Core Concepts
A systematic training method called ScaleFold that incorporates optimizations to address the key factors preventing the AlphaFold training from scaling to more compute resources, enabling it to be completed in 10 hours.
Abstract
The authors conducted a comprehensive analysis on the AlphaFold training procedure and identified that inefficient communications and overhead-dominated computations were the key factors preventing the training from scaling effectively.
To address these challenges, the authors introduced ScaleFold, a systematic training method that incorporated the following optimizations:
- Employed FastFold's Dynamic Axial Parallelism (DAP) to allow scaling up the number of GPUs.
- Implemented a Non-Blocking Data Pipeline to eliminate the negative impact of highly unequal access time to training batches.
- Enabled CUDA Graph to eliminate CPU overhead.

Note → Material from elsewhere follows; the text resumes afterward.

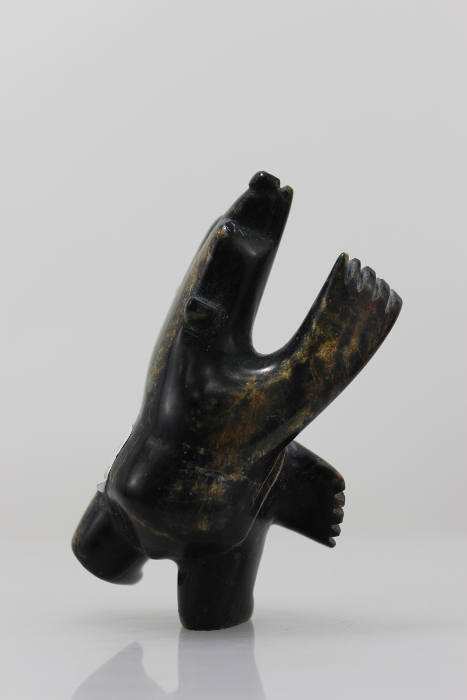 Gorgeous serpentine bear, dancing up a storm, carved by Abraham Simeonie, an Inuit artist from Cape Dorset.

- Implemented efficient Triton kernels for critical patterns like Multi-Head Attention, LayerNorm, and FusedAdam combined with Stochastic Weight Average.

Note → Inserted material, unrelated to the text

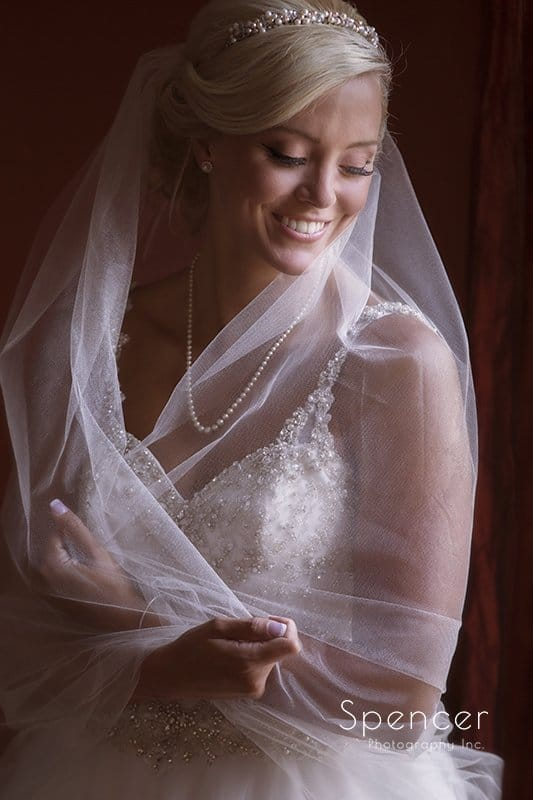 traditional wedding picture of bride holding veil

- Applied PyTorch's compiler to automatically fuse memory-bound operations.
- Batched GEMMs and eliminated the overhead of Gradient Clipping.
- Enabled bfloat16 training.
- Implemented asynchronous evaluation to free training nodes from evaluation.
With these optimizations, the authors demonstrated the scalability and efficiency of ScaleFold. In the MLPerf HPC V3.0 OpenFold benchmark, ScaleFold's training time to convergence was reduced to 7.51 minutes on 2080 NVIDIA H100 GPUs, achieving a 6x speedup over the reference model. Furthermore, the authors were able to train ScaleFold from scratch and reduce the initial training time from 7 days to 10 hours, setting a new record compared to prior works.
Stats
ScaleFold achieved a 6x speedup over the reference model in the MLPerf HPC V3.0 OpenFold benchmark, reducing the training time to convergence to 7.51 minutes on 2080 NVIDIA H100 GPUs.
ScaleFold reduced the initial training time for the AlphaFold model from 7 days to 10 hours.
Quotes
"ScaleFold successfully addressed the scalability issue and scaled the AlphaFold training to 2080 NVIDIA H100 GPUs, whereas prior arts only scaled up to 512."
"In the MLPef HPC v3.0 benchmark, ScaledFold finished the OpenFold partial training task in 7.51 minutes, over 6× faster than the benchmark baseline."
"For training the AlphaFold model from scratch, ScaleFold finished the pretraining (i.e., initial training phase) in 10 hours, set a new record compared to prior works."